WORK INSTRUCTIONS
(a) According to the essay on the fear of missing out, who was the first "carrier" of the FOMO virus?
(b) Retype the passage of the essay on the fear of missing out between "No matter what" and "all our might.", inclusive.

SELECTED EXCERPT
The "Fear of Missing Out" Pandemic Is Running Rampant!
Once in awhile I’ll go shopping with my wife. Both she and I know we shop best together when there’s a mission to accomplish. I can focus on “Let’s find a pair of red, low-heel sandals in my size.” I’m all over it. We ramble from store to store--shoe stores, department stores, and boutiques, when all of a sudden--boom! There they are! I like ‘em. She likes ‘em. They have her size. They’re right in the middle of our price curve. About half the price of the most expensive ones we’ve seen but double the cheapest ones at the outlet store. We’re there, man. The stars are aligned, the credit card's out, the shoes are in the bag, and we’re out the door.
I leave the store and turn left toward the parking lot. She turns right--towards the mall.
“Where are you going?” I say in a voice intended to extract pity.
“To look at Bloomingdales," she says firmly.
"Why?" I ask. "We got the shoes we came for, right?"
"Well, we haven’t looked at Bloomingdales yet, and they’re having a shoe sale at Macy’s. Come on, let’s go!"
Now I’m thinking, “We came for shoes; we got shoes." All the boxes on my mental list are checked: Right color, right size, right price. Why would we keep shopping as if we had just gotten here?”
Then it hit me: FOMO. She’s got FOMO.
It’s F-O-M-O, the "Fear Of Missing Out" virus.
What if there’s a store down the mall that has some unique red sandals…like none you’ve ever seen before? Or what if I found the exact same shoes for a better price? Or what if I found some sandals even more comfortable than these?
Look around. It’s everywhere. Kids enrolled in seven, eight, and nine afterschool activities. Men buying the "next new thing," be it golf clubs or smartphones. We’ve got to get the new one, the bigger one, the more feature-rich one because we’re afraid of missing out.
Where did this come from? How did we get this way?
Adam was the first “carrier” of the FOMO virus. He stood there in paradise with everything a man could ask for. But then FOMO showed up: "What could I be missing?" "Why would He tell me to not eat from that one tree?" "What could I have that I don’t have now?" "Is there something even better than what I have?" "What am I missing out on?"
Chomp! Infected. And it’s been passed down in our genes ever since.
No matter what prize we won at Door Number 1, we’re always looking wistfully at Door Numbers 2 and 3. As society has become less structured, we’re willing to give up the wife we have for the chance there’ll be someone better. As baby boomers, we have more money and time than any generation before us. And now, as the days get shorter we’re feeling a sense of urgency. “If not now, when?” “Now’s the time.” Downsize. Travel. Buy it. We’re chasing FOMO with all our might.

(Stored data)
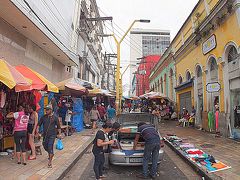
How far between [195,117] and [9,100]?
43.8ft

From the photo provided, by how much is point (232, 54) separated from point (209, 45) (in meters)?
2.44

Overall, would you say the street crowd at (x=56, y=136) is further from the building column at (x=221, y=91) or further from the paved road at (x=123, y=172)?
the building column at (x=221, y=91)

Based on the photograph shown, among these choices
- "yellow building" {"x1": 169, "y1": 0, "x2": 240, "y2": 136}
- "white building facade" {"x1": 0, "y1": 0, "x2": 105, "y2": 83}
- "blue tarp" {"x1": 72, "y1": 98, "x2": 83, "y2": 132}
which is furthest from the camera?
"blue tarp" {"x1": 72, "y1": 98, "x2": 83, "y2": 132}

ANSWERS PROVIDED
(a) Adam

(b)
No matter what prize we won at Door Number 1, we’re always looking wistfully at Door Numbers 2 and 3. As society has become less structured, we’re willing to give up the wife we have for the chance there’ll be someone better. As baby boomers, we have more money and time than any generation before us. And now, as the days get shorter we’re feeling a sense of urgency. “If not now, when?” “Now’s the time.” Downsize. Travel. Buy it. We’re chasing FOMO with all our might.